• WHAT YOU HAVE TO DO: Send back all of the records, each one exactly as written.

• PROVIDED DATA:

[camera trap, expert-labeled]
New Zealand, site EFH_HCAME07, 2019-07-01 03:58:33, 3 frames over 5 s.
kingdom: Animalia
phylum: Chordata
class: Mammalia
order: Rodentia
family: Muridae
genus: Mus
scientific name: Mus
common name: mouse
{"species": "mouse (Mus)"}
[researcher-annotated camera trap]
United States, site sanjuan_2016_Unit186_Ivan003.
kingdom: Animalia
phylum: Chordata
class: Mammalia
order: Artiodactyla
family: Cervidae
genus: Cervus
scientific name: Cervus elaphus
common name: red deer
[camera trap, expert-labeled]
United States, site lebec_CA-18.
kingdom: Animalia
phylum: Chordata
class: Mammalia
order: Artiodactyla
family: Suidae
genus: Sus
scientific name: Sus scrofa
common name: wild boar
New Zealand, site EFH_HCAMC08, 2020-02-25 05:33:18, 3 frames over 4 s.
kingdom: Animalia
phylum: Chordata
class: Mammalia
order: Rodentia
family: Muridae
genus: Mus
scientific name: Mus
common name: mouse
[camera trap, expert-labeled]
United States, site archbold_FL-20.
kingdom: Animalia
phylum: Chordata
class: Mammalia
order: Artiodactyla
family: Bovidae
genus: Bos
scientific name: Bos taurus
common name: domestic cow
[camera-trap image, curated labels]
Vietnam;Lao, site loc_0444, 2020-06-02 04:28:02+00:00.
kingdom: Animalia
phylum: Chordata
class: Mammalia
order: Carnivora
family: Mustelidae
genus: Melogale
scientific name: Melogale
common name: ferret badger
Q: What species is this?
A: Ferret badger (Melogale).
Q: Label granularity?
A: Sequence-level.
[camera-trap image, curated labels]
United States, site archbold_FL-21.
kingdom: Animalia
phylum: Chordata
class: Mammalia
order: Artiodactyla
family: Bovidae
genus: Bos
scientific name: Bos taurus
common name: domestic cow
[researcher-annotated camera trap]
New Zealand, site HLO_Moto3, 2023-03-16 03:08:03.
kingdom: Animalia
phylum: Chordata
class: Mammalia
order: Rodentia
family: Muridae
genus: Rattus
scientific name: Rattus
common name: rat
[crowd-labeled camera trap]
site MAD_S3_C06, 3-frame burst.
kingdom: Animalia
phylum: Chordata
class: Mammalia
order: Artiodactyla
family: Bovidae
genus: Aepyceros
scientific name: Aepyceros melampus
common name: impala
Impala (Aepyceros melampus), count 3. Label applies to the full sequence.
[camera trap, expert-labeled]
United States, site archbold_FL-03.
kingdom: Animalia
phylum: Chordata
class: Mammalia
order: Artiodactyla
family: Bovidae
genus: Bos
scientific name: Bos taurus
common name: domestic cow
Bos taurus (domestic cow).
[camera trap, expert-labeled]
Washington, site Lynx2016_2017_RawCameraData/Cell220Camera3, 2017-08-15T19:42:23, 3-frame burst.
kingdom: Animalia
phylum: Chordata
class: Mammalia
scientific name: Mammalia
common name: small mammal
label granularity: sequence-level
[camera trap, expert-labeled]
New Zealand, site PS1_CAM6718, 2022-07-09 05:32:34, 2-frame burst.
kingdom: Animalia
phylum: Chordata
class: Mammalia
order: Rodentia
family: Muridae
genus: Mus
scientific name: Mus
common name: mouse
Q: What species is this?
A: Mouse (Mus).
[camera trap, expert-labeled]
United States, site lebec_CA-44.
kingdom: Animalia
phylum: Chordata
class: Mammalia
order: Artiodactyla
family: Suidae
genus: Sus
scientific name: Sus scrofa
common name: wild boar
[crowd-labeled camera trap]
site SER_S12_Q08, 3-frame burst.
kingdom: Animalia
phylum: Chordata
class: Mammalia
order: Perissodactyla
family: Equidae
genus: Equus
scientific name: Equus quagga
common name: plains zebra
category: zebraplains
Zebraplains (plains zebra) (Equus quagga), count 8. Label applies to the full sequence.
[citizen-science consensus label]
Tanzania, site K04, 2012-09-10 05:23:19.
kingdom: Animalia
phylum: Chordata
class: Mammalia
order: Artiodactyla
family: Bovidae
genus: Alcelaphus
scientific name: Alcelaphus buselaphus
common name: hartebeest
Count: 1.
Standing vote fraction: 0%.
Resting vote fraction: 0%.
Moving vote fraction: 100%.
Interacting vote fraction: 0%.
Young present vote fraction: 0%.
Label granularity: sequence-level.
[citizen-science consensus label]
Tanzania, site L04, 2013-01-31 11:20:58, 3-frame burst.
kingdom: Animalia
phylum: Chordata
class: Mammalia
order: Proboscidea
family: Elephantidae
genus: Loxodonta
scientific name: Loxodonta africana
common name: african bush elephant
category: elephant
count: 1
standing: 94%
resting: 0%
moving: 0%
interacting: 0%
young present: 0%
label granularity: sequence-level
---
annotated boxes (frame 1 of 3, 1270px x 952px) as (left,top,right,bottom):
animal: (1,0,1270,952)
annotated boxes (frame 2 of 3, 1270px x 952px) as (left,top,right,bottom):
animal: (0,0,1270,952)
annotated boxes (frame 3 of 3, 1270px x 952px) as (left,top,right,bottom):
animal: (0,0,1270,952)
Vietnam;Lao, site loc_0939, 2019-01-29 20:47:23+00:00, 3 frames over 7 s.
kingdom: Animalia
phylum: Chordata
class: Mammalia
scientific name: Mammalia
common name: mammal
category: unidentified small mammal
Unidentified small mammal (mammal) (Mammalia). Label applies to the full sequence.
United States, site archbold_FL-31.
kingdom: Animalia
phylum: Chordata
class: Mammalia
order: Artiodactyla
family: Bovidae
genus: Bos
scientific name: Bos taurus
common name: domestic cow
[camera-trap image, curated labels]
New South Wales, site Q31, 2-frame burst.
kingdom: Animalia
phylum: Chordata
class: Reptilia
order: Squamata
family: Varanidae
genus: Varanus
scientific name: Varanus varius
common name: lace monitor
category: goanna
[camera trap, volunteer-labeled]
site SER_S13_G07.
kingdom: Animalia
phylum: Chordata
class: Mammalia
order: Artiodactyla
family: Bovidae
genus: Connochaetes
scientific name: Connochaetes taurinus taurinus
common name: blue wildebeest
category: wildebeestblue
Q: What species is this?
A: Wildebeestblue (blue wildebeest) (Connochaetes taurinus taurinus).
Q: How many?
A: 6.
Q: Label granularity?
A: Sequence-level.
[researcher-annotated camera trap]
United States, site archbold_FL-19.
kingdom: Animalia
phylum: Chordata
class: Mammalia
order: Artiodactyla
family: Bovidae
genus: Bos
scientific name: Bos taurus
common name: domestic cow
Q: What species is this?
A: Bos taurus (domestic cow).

• ANSWER TO THE EXERCISE:
[camera trap, expert-labeled]
New Zealand, site EFH_HCAME07, 2019-07-01 03:58:33, 3 frames over 5 s.
kingdom: Animalia
phylum: Chordata
class: Mammalia
order: Rodentia
family: Muridae
genus: Mus
scientific name: Mus
common name: mouse
{"species": "mouse (Mus)"}
[researcher-annotated camera trap]
United States, site sanjuan_2016_Unit186_Ivan003.
kingdom: Animalia
phylum: Chordata
class: Mammalia
order: Artiodactyla
family: Cervidae
genus: Cervus
scientific name: Cervus elaphus
common name: red deer
[camera trap, expert-labeled]
United States, site lebec_CA-18.
kingdom: Animalia
phylum: Chordata
class: Mammalia
order: Artiodactyla
family: Suidae
genus: Sus
scientific name: Sus scrofa
common name: wild boar
New Zealand, site EFH_HCAMC08, 2020-02-25 05:33:18, 3 frames over 4 s.
kingdom: Animalia
phylum: Chordata
class: Mammalia
order: Rodentia
family: Muridae
genus: Mus
scientific name: Mus
common name: mouse
[camera trap, expert-labeled]
United States, site archbold_FL-20.
kingdom: Animalia
phylum: Chordata
class: Mammalia
order: Artiodactyla
family: Bovidae
genus: Bos
scientific name: Bos taurus
common name: domestic cow
[camera-trap image, curated labels]
Vietnam;Lao, site loc_0444, 2020-06-02 04:28:02+00:00.
kingdom: Animalia
phylum: Chordata
class: Mammalia
order: Carnivora
family: Mustelidae
genus: Melogale
scientific name: Melogale
common name: ferret badger
Q: What species is this?
A: Ferret badger (Melogale).
Q: Label granularity?
A: Sequence-level.
[camera-trap image, curated labels]
United States, site archbold_FL-21.
kingdom: Animalia
phylum: Chordata
class: Mammalia
order: Artiodactyla
family: Bovidae
genus: Bos
scientific name: Bos taurus
common name: domestic cow
[researcher-annotated camera trap]
New Zealand, site HLO_Moto3, 2023-03-16 03:08:03.
kingdom: Animalia
phylum: Chordata
class: Mammalia
order: Rodentia
family: Muridae
genus: Rattus
scientific name: Rattus
common name: rat
[crowd-labeled camera trap]
site MAD_S3_C06, 3-frame burst.
kingdom: Animalia
phylum: Chordata
class: Mammalia
order: Artiodactyla
family: Bovidae
genus: Aepyceros
scientific name: Aepyceros melampus
common name: impala
Impala (Aepyceros melampus), count 3. Label applies to the full sequence.
[camera trap, expert-labeled]
United States, site archbold_FL-03.
kingdom: Animalia
phylum: Chordata
class: Mammalia
order: Artiodactyla
family: Bovidae
genus: Bos
scientific name: Bos taurus
common name: domestic cow
Bos taurus (domestic cow).
[camera trap, expert-labeled]
Washington, site Lynx2016_2017_RawCameraData/Cell220Camera3, 2017-08-15T19:42:23, 3-frame burst.
kingdom: Animalia
phylum: Chordata
class: Mammalia
scientific name: Mammalia
common name: small mammal
label granularity: sequence-level
[camera trap, expert-labeled]
New Zealand, site PS1_CAM6718, 2022-07-09 05:32:34, 2-frame burst.
kingdom: Animalia
phylum: Chordata
class: Mammalia
order: Rodentia
family: Muridae
genus: Mus
scientific name: Mus
common name: mouse
Q: What species is this?
A: Mouse (Mus).
[camera trap, expert-labeled]
United States, site lebec_CA-44.
kingdom: Animalia
phylum: Chordata
class: Mammalia
order: Artiodactyla
family: Suidae
genus: Sus
scientific name: Sus scrofa
common name: wild boar
[crowd-labeled camera trap]
site SER_S12_Q08, 3-frame burst.
kingdom: Animalia
phylum: Chordata
class: Mammalia
order: Perissodactyla
family: Equidae
genus: Equus
scientific name: Equus quagga
common name: plains zebra
category: zebraplains
Zebraplains (plains zebra) (Equus quagga), count 8. Label applies to the full sequence.
[citizen-science consensus label]
Tanzania, site K04, 2012-09-10 05:23:19.
kingdom: Animalia
phylum: Chordata
class: Mammalia
order: Artiodactyla
family: Bovidae
genus: Alcelaphus
scientific name: Alcelaphus buselaphus
common name: hartebeest
Count: 1.
Standing vote fraction: 0%.
Resting vote fraction: 0%.
Moving vote fraction: 100%.
Interacting vote fraction: 0%.
Young present vote fraction: 0%.
Label granularity: sequence-level.
[citizen-science consensus label]
Tanzania, site L04, 2013-01-31 11:20:58, 3-frame burst.
kingdom: Animalia
phylum: Chordata
class: Mammalia
order: Proboscidea
family: Elephantidae
genus: Loxodonta
scientific name: Loxodonta africana
common name: african bush elephant
category: elephant
count: 1
standing: 94%
resting: 0%
moving: 0%
interacting: 0%
young present: 0%
label granularity: sequence-level
---
annotated boxes (frame 1 of 3, 1270px x 952px) as (left,top,right,bottom):
animal: (1,0,1270,952)
annotated boxes (frame 2 of 3, 1270px x 952px) as (left,top,right,bottom):
animal: (0,0,1270,952)
annotated boxes (frame 3 of 3, 1270px x 952px) as (left,top,right,bottom):
animal: (0,0,1270,952)
Vietnam;Lao, site loc_0939, 2019-01-29 20:47:23+00:00, 3 frames over 7 s.
kingdom: Animalia
phylum: Chordata
class: Mammalia
scientific name: Mammalia
common name: mammal
category: unidentified small mammal
Unidentified small mammal (mammal) (Mammalia). Label applies to the full sequence.
United States, site archbold_FL-31.
kingdom: Animalia
phylum: Chordata
class: Mammalia
order: Artiodactyla
family: Bovidae
genus: Bos
scientific name: Bos taurus
common name: domestic cow
[camera-trap image, curated labels]
New South Wales, site Q31, 2-frame burst.
kingdom: Animalia
phylum: Chordata
class: Reptilia
order: Squamata
family: Varanidae
genus: Varanus
scientific name: Varanus varius
common name: lace monitor
category: goanna
[camera trap, volunteer-labeled]
site SER_S13_G07.
kingdom: Animalia
phylum: Chordata
class: Mammalia
order: Artiodactyla
family: Bovidae
genus: Connochaetes
scientific name: Connochaetes taurinus taurinus
common name: blue wildebeest
category: wildebeestblue
Q: What species is this?
A: Wildebeestblue (blue wildebeest) (Connochaetes taurinus taurinus).
Q: How many?
A: 6.
Q: Label granularity?
A: Sequence-level.
[researcher-annotated camera trap]
United States, site archbold_FL-19.
kingdom: Animalia
phylum: Chordata
class: Mammalia
order: Artiodactyla
family: Bovidae
genus: Bos
scientific name: Bos taurus
common name: domestic cow
Q: What species is this?
A: Bos taurus (domestic cow).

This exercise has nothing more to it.